Chest of Books
By Jim Francis
Copyright © 2010, Jim Francis, All Rights Reserved
"Write about what you know" is often the command given to students of creative writing. This is usually taken to mean writing about one's life experiences, but it doesn't need to be so. Subjects can also be studied and knowledge gained.
Can a writer have too many reference resources in which to seek knowledge? I don't think so, and that makes Chest of Books, a repository of mostly public domain instructional books, very attractive.

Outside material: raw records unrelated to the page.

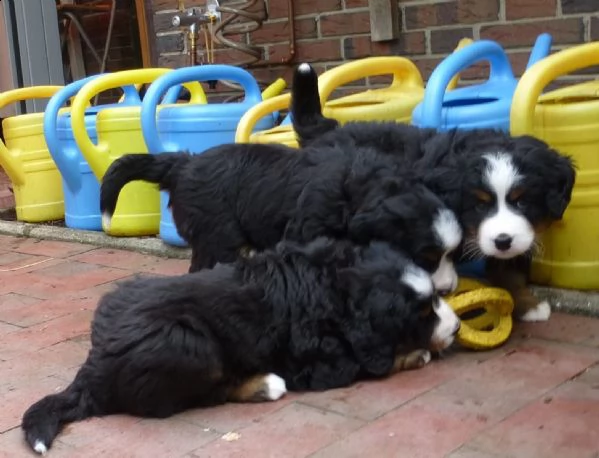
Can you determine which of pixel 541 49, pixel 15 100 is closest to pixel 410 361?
pixel 541 49

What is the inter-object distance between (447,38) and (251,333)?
2.83 metres

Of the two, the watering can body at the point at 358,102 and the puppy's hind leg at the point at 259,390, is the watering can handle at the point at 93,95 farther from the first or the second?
the puppy's hind leg at the point at 259,390

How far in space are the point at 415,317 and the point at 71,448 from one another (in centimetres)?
104

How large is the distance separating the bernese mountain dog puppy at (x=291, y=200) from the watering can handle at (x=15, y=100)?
90.0 inches

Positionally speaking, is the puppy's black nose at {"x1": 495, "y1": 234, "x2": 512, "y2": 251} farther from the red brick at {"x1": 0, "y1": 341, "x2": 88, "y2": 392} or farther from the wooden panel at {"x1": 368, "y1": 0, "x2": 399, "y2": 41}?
the wooden panel at {"x1": 368, "y1": 0, "x2": 399, "y2": 41}

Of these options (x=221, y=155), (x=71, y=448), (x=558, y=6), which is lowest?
(x=71, y=448)

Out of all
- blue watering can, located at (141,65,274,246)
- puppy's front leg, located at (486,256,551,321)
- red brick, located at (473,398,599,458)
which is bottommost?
red brick, located at (473,398,599,458)

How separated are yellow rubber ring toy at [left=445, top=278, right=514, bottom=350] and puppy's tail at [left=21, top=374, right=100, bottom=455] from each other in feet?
3.91

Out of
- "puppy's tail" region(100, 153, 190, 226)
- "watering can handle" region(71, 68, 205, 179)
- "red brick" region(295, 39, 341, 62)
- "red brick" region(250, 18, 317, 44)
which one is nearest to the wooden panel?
"red brick" region(295, 39, 341, 62)

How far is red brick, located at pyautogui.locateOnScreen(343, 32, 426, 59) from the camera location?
16.8 ft

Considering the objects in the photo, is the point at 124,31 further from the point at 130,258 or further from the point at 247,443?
the point at 247,443

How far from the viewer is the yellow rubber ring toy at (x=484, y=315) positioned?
3.01 meters

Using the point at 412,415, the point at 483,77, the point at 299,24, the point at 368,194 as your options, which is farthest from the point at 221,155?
the point at 299,24

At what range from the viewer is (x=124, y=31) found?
8586mm
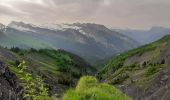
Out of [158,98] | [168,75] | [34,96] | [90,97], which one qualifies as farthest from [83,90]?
[168,75]

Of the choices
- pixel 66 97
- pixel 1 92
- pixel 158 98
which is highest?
pixel 66 97

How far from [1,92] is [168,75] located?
6743 cm

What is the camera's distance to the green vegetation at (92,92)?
1495 centimetres

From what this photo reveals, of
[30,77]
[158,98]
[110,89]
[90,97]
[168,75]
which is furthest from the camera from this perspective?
[168,75]

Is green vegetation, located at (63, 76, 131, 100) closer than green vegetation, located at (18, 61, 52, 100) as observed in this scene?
No

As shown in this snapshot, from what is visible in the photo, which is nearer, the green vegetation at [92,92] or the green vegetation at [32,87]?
the green vegetation at [32,87]

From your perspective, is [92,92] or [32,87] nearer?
[32,87]

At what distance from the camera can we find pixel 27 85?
531 inches

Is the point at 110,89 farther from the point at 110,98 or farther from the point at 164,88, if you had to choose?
the point at 164,88

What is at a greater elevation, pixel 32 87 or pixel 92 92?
pixel 32 87

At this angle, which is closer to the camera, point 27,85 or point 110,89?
point 27,85

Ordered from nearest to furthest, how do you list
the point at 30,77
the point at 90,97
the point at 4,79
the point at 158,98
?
the point at 30,77
the point at 90,97
the point at 4,79
the point at 158,98

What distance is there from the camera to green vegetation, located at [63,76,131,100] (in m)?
14.9

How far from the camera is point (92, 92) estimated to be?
1517 centimetres
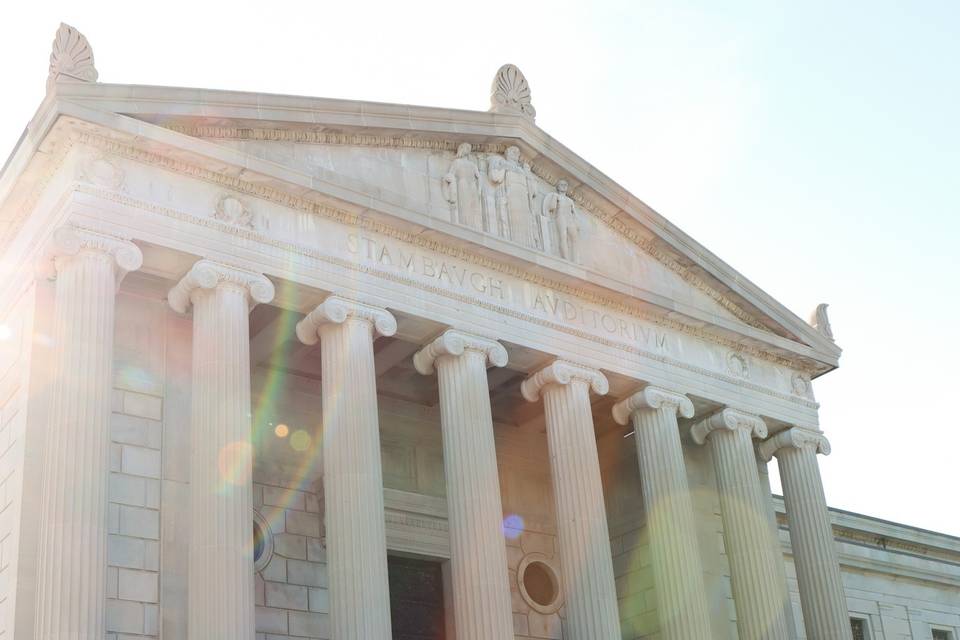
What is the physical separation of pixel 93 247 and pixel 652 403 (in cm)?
1368

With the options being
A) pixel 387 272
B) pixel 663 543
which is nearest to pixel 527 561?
pixel 663 543

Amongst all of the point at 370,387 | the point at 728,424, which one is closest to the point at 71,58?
the point at 370,387

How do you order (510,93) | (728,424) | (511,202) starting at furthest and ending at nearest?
(728,424)
(510,93)
(511,202)

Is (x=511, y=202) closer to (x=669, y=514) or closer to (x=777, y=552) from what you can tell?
(x=669, y=514)

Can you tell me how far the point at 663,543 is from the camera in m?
28.9

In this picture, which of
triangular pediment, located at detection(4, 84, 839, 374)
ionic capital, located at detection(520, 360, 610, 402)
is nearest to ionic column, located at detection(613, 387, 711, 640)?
ionic capital, located at detection(520, 360, 610, 402)

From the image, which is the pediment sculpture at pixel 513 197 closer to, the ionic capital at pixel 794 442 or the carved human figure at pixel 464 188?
the carved human figure at pixel 464 188

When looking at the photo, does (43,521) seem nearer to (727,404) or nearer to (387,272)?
(387,272)

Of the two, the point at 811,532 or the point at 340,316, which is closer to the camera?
the point at 340,316

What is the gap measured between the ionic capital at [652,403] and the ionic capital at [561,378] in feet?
4.09

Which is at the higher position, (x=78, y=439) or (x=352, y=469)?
(x=352, y=469)

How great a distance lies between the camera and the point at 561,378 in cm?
2806

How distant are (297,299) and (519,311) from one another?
5425 mm

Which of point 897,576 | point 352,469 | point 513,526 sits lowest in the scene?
point 352,469
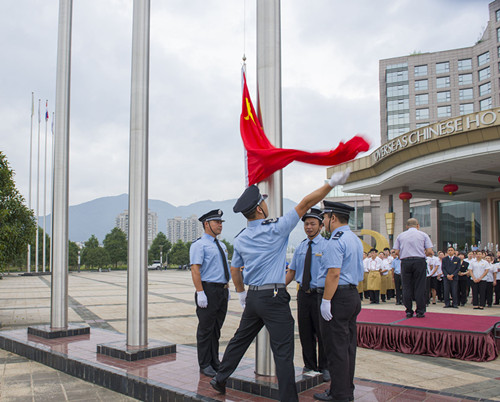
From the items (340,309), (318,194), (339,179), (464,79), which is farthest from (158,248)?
(339,179)

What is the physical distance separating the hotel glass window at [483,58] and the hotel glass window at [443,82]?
11.4 feet

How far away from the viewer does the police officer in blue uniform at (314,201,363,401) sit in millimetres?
3654

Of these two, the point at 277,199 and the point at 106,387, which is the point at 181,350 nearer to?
the point at 106,387

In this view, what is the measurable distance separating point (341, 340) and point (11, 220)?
25.6 feet

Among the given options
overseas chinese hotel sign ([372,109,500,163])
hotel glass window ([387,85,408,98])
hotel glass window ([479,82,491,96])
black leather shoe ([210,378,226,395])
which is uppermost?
hotel glass window ([387,85,408,98])

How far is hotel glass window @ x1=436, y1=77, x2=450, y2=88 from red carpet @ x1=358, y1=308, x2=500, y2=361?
50.3 m

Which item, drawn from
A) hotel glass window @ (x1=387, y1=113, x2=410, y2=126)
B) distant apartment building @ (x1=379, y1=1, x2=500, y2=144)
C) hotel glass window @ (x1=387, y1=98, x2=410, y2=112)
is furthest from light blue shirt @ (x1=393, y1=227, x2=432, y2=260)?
hotel glass window @ (x1=387, y1=98, x2=410, y2=112)

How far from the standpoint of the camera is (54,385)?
4.90 m

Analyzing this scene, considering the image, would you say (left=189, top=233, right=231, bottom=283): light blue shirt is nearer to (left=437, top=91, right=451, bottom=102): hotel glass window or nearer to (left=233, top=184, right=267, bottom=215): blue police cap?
(left=233, top=184, right=267, bottom=215): blue police cap

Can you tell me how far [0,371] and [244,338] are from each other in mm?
3587

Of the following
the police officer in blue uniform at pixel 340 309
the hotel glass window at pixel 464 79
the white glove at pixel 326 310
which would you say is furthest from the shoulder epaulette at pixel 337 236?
the hotel glass window at pixel 464 79

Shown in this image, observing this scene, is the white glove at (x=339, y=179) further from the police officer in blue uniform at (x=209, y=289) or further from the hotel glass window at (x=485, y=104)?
the hotel glass window at (x=485, y=104)

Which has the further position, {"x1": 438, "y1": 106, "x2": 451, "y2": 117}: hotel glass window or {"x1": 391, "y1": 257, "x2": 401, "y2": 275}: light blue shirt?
{"x1": 438, "y1": 106, "x2": 451, "y2": 117}: hotel glass window

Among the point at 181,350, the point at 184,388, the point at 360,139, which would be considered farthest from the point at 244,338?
the point at 181,350
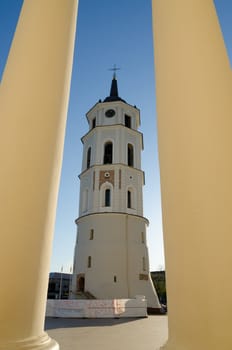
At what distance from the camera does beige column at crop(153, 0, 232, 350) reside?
75.3 inches

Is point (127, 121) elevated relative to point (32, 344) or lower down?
elevated

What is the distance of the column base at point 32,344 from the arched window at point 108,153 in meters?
27.6

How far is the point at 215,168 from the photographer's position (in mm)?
2152

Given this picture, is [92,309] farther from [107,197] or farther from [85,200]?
[85,200]

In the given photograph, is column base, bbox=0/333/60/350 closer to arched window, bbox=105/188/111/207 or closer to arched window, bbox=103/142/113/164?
arched window, bbox=105/188/111/207

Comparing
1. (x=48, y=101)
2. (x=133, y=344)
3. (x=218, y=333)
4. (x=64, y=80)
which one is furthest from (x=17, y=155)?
(x=133, y=344)

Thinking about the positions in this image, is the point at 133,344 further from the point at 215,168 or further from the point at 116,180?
the point at 116,180

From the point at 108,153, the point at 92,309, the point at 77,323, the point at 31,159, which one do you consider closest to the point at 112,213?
the point at 108,153

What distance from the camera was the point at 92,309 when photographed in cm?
1633

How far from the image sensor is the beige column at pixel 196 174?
1.91 meters

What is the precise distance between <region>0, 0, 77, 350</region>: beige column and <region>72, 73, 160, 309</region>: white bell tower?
2214 cm

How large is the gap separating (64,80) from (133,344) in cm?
712

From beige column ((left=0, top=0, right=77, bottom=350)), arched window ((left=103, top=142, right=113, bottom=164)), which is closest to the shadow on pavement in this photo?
beige column ((left=0, top=0, right=77, bottom=350))

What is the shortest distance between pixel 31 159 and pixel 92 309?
15961mm
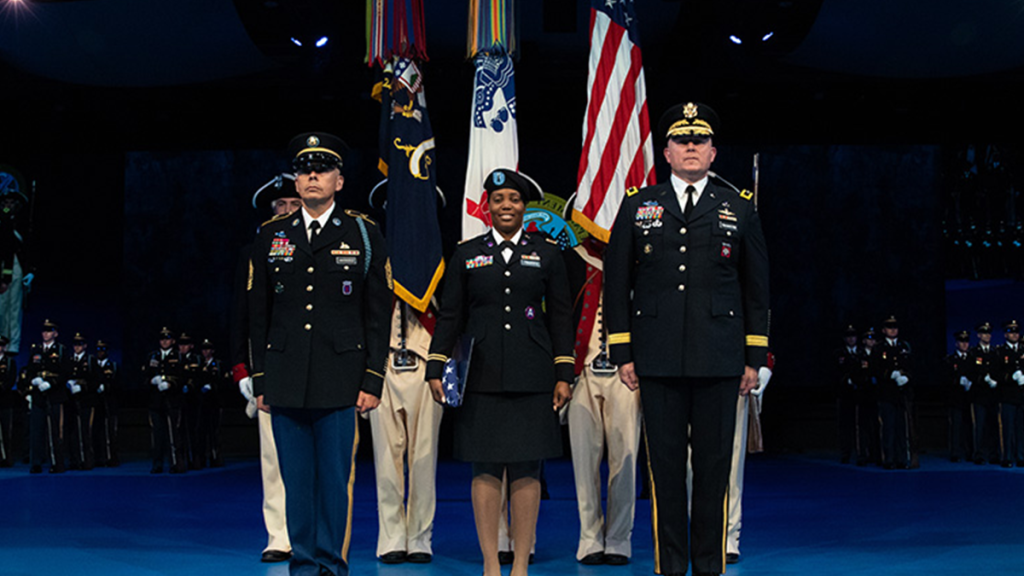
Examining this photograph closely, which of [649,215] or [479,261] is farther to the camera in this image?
[479,261]

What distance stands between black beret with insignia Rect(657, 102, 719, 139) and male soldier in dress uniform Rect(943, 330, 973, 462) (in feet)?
25.8

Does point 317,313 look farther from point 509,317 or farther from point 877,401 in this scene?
point 877,401

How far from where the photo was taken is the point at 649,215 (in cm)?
392

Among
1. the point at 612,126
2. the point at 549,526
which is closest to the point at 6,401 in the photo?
the point at 549,526

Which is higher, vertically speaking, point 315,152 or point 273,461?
point 315,152

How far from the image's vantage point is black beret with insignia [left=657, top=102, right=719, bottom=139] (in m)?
3.88

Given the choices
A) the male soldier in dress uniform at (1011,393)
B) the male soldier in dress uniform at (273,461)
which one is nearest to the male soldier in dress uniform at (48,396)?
the male soldier in dress uniform at (273,461)

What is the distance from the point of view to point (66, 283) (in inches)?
481

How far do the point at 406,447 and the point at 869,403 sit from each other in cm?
674

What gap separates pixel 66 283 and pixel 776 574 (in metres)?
9.95

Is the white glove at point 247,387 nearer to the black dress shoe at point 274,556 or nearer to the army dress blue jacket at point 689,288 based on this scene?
the black dress shoe at point 274,556

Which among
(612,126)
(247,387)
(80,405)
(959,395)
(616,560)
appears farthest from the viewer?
(959,395)

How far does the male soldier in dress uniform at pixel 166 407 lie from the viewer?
9977 mm

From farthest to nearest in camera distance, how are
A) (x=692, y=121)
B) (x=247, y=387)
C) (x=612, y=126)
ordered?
(x=612, y=126) < (x=247, y=387) < (x=692, y=121)
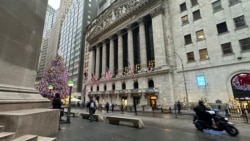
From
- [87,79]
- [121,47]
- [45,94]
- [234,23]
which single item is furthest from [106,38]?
[234,23]

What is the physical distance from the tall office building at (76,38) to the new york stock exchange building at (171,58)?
2671 centimetres

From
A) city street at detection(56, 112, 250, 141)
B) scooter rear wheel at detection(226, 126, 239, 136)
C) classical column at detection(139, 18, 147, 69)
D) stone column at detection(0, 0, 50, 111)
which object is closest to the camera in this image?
stone column at detection(0, 0, 50, 111)

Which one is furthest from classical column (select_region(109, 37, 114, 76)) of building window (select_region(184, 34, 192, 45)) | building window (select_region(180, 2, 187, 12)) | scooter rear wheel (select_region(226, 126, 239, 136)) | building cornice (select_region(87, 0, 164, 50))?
scooter rear wheel (select_region(226, 126, 239, 136))

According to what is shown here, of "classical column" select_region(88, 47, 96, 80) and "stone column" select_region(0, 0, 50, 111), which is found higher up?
"classical column" select_region(88, 47, 96, 80)

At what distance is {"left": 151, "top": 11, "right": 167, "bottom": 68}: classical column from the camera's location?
29500 millimetres

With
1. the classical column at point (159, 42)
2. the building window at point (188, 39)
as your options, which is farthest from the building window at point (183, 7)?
the building window at point (188, 39)

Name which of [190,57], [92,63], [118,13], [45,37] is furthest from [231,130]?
[45,37]

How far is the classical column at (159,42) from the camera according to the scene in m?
29.5

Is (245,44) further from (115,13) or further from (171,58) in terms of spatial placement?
(115,13)

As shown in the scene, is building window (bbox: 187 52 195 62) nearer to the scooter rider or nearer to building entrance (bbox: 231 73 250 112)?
building entrance (bbox: 231 73 250 112)

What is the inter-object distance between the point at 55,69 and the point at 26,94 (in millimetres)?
35152

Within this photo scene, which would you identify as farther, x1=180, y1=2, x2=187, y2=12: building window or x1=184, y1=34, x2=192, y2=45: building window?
x1=180, y1=2, x2=187, y2=12: building window

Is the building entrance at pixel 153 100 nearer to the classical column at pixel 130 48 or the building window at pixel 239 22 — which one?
the classical column at pixel 130 48

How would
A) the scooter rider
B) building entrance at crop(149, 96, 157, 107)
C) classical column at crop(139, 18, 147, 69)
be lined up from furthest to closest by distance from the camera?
classical column at crop(139, 18, 147, 69), building entrance at crop(149, 96, 157, 107), the scooter rider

Have you ever had to abandon an idea because a search for a tiny piece of critical historical information brings up shoals of impertinent data? Chest of Books could provide the solution to your problem. Think of a gold mine of research information. A dusting of data here, a dusting there, and nuggets abound, with a chance of a mother lode that will allow the writer to instil sense of authenticity into their writing. Nearly all the information is pre-1921, much from the mid to late 1800s, with the exception of a few more recent books and articles such as the ones on computing. There is also a section of classic novels.
Suppose your story is set in the late 19th century in a big city. Your protagonist lives there but spends time in the country and loves to hunt. A site search for hunting brings up a page with tags at the bottom for hunting, field, birds, dogs, etc. And there is usually a reference link from these back to a book on the site. The books have publisher and published date information. So far I've found books from the middle 1800s up to the early 1900s
So what can you expect to find in this treasure chest? Under Crafts you will find the Scientific American Reference Book that covers far more than space here allows to be listed. Want to know about the development of submarines? It's in there. Shipping, yes. Hunting. The Polar Regions. They're covered. Maybe you're writing about Europe and need to know something about the Swiss Railways. How about Provisioning the "Kronprinz Wilhelm" for a Single Transatlantic Trip. That's there as well. Also several Scientific American magazines from the 1880s, plus links to about seventy of Scientific's supplements.
Volumes 1 and 2 of The Boy Mechanic come under Crafts and Hobby Books. Other topics listed under Crafts include ones like metalwork, with several entries, and making fireworks. Perfumes are covered in another section, plus house building guides; dogs, cats, birds, and horses; a mother cat and kitten story from 1922; business books, including one on selling life insurance; banking; international trade; and economics in the early 20th century.
A guide to Canadian and northern US poisonous plants is also available. Thinking of writing murder, eh!
You can learn about edible toadstools and mushrooms, and how to recognise them; bachelor cooking; Mom's best recipes; fishing; and lots, lots more. A small selection of Law books is also included.
The site does have a search engine, but it doesn't search the individual books. Instead, it searches the whole site. Books are presented in chapters to be read online, and while the books are public domain, Stasosphere, which offers this material, claims copyright of this presentation because of all the work that went into scanning and Optical Character Recognition processing.
Whatever your needs or interest in scientific or natural history might be, clearly this is a fine place to start your search.